Researcher: Amina Gaffour
OPEN-25-9
Calculation of NMR spin-spin couplings for intrinsically disordered proteins: a prospective tool to facilitate experimental NMR studies
Barbora GPU 16300, Karolina CPU 9375, Karolina VIZ 40a
The phosphorylation and de-phosphorylation of intrinsically disordered proteins (IDPs) regulate a vast range of molecular processes that are responsible for the development of neurodegenerative diseases. The structure characterization of IDPs by nuclear magnetic resonance (NMR) spectroscopy has to be facilitated by NMR parameter predictions in order to construct structural ensembles that best represent the measured NMR data. The prediction of NMR spin-spin couplings typically builds on empirically parametrized Karplus equations [3]. Alternatively, quantum mechanics (QM) calculations can be applied to guide the construction of structural ensembles. The principal objective of the proposed project is to develop an accurate computational approach for the calculation of NMR spin-spin couplings that combines the molecular dynamics (MD) calculations with density functional (DFT) calculations [4]. The design of the MD/DFT computational protocol will be facilitated by the validation against experimental datasets as well as empirical predictions. The proposed project can contribute to the understanding of molecular processes that lead to neurodegenerative diseases and thus also to the development of new medical treatments.
Researcher: Oldřich Plchot
OPEN-25-6
Training Speaker Embedding Extractors Using Multi-Speaker Audio with Unknown Speaker Boundaries
LUMI-G 8000
This research aims to develop methods for training speaker embedding extractors using data with weak annotations or even without any annotations. More specifically, we are laying bases for utilizing vast amounts of readily available data online but which come without careful annotations. However, we can often obtain some metadata along with it. We will demonstrate the developed methods on the full (uncut) VoxCeleb recordings for which we know the names of the celebrities appearing on each video without knowledge of the time intervals the celebrities appear in the video. We intend to keep the whole process fully independent of any systems trained on outside data, including an initial speaker diarization necessary for rough pre-segmentation.

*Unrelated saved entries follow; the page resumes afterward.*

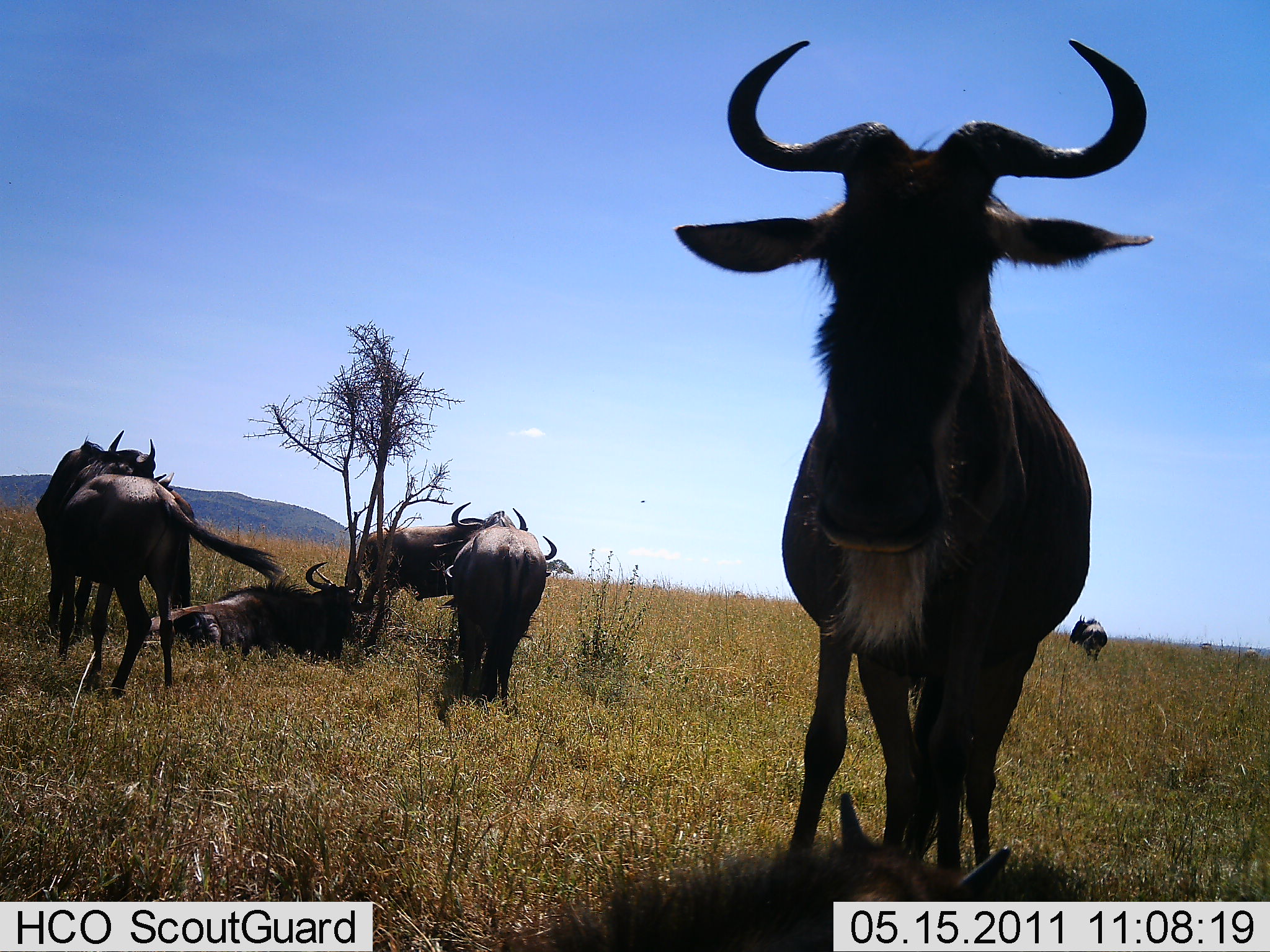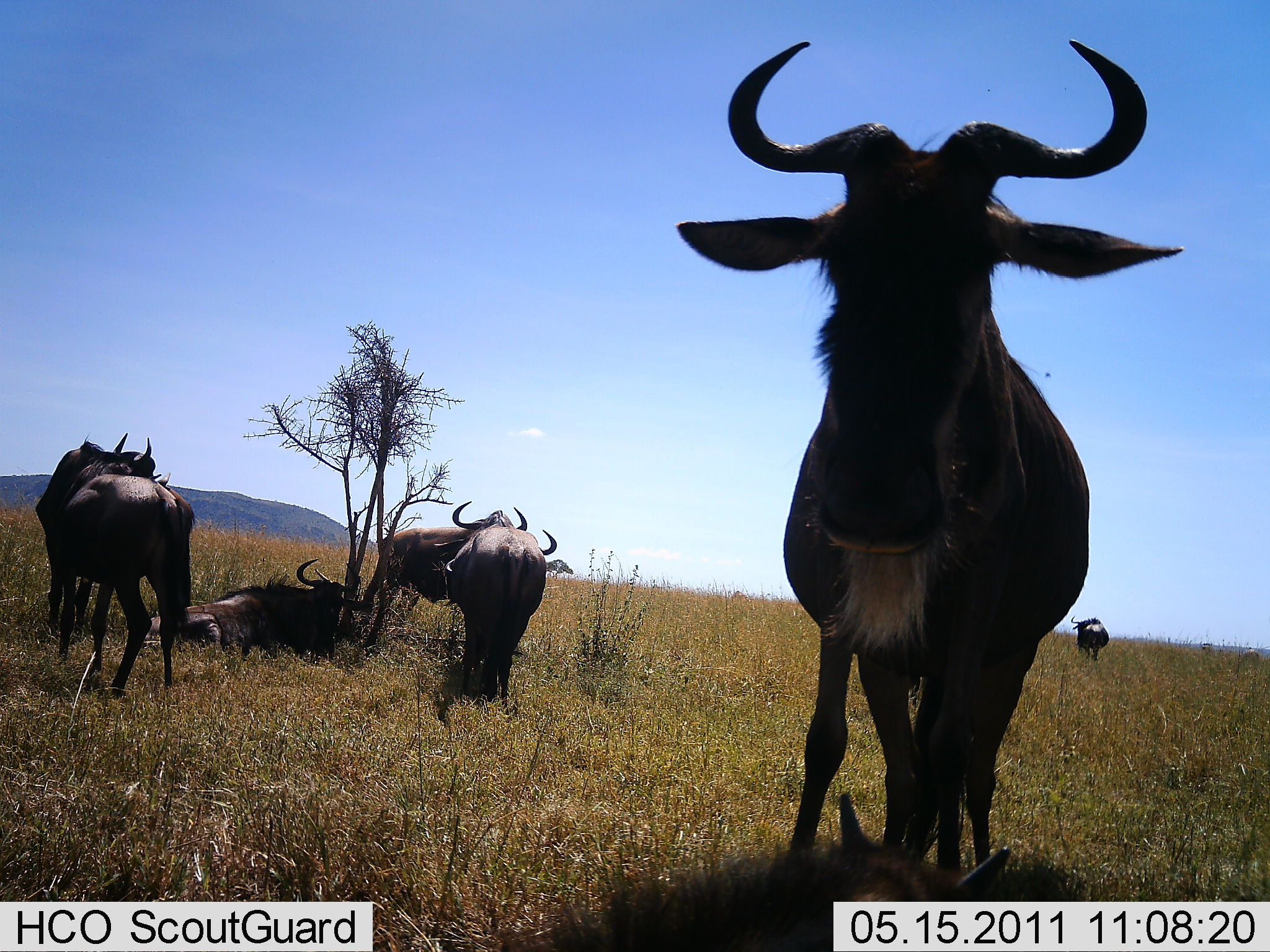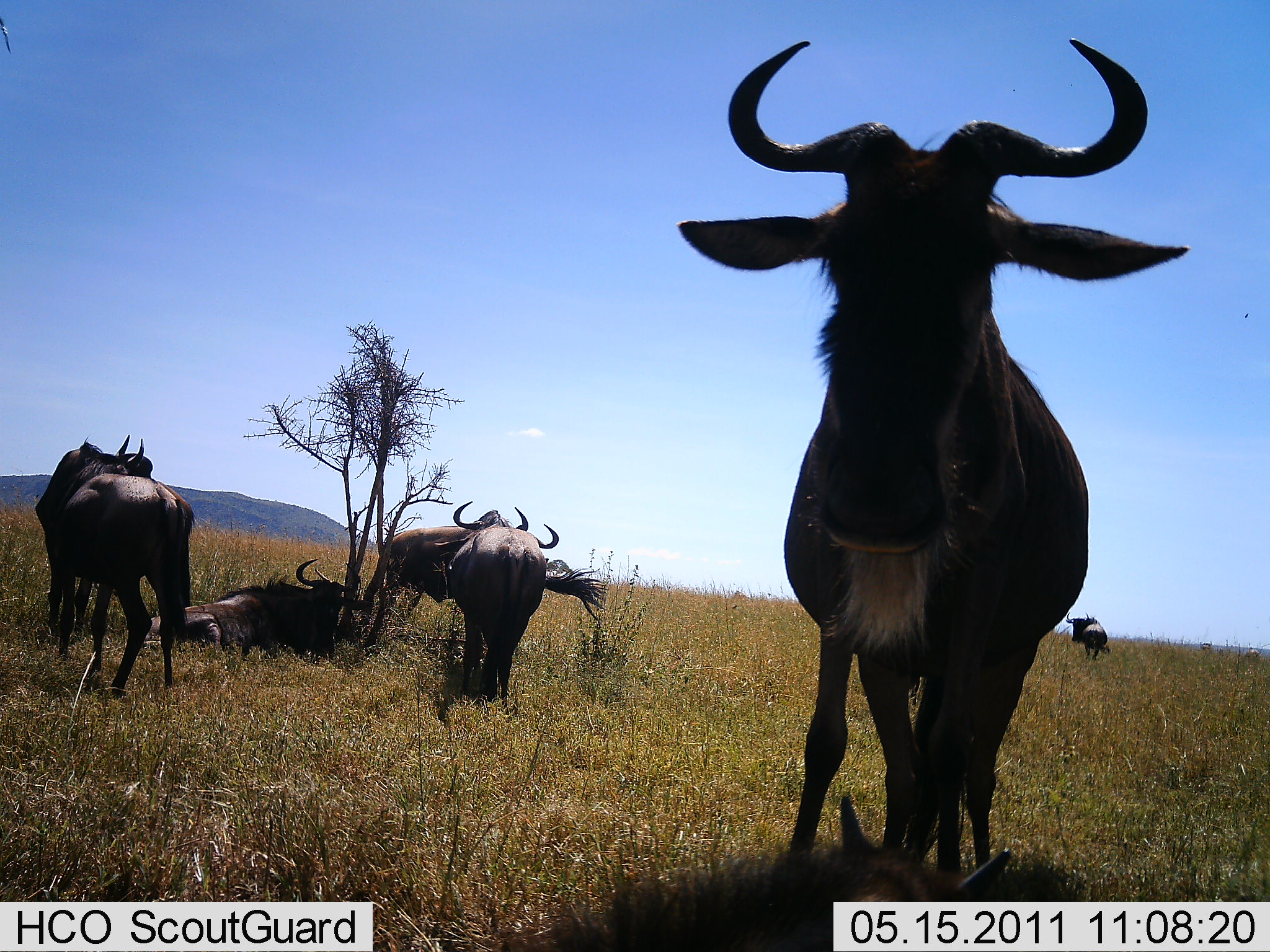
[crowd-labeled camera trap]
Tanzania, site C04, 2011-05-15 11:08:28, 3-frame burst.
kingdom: Animalia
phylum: Chordata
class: Mammalia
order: Artiodactyla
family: Bovidae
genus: Connochaetes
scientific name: Connochaetes taurinus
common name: blue wildebeest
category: wildebeest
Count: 7.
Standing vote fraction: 75%.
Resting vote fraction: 92%.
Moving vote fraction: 0%.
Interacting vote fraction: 0%.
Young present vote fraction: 17%.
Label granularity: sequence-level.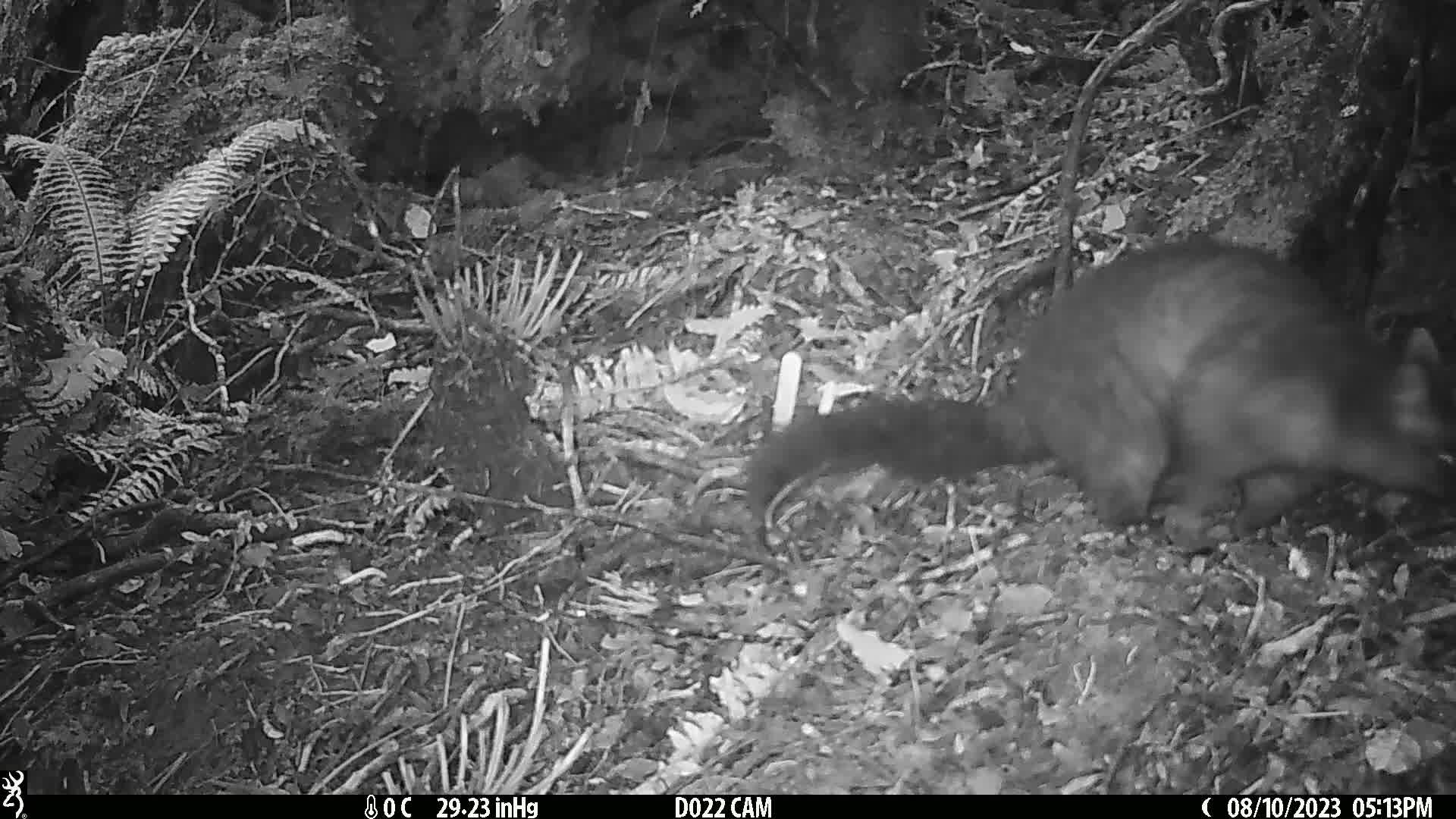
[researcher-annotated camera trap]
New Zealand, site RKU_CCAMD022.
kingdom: Animalia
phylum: Chordata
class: Mammalia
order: Diprotodontia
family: Phalangeridae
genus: Trichosurus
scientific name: Trichosurus vulpecula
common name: common brushtail possum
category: possum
Possum (common brushtail possum) (Trichosurus vulpecula).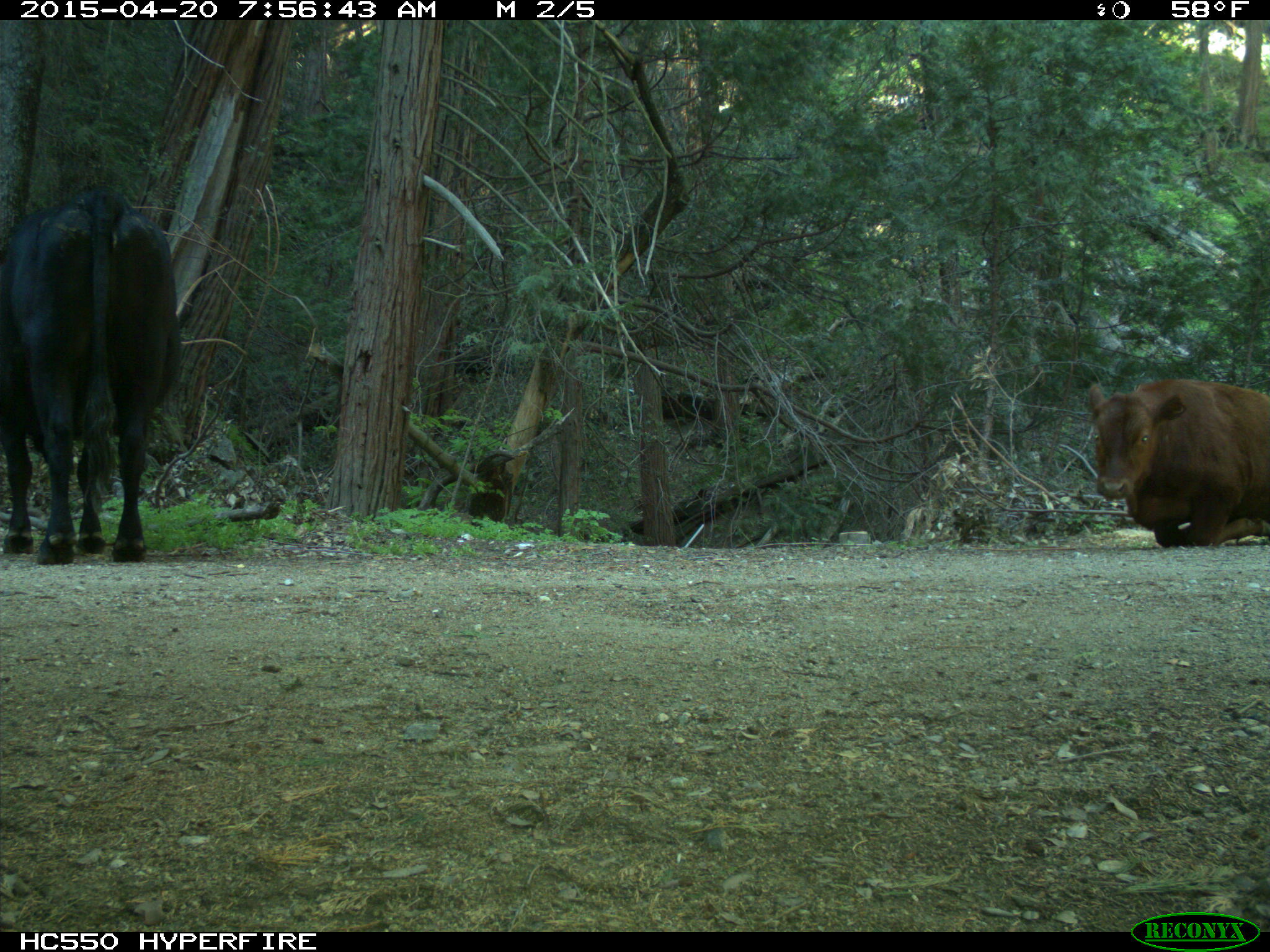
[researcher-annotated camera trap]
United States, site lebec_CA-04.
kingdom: Animalia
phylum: Chordata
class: Mammalia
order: Artiodactyla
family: Bovidae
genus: Bos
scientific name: Bos taurus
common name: domestic cow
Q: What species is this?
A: Bos taurus (domestic cow).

We will introduce modified objective functions with aggregation over segments that will be used to train a competitive ResNet-based embedding extractor, but without the need of a large-scale, fully annotated dataset. We intend to release a codebase that allows training on data that could not be so-far efficiently utilized. It will help researchers and industry to address under-resourced (in terms of supervised training data) domains such as the speech of speakers of rare languages.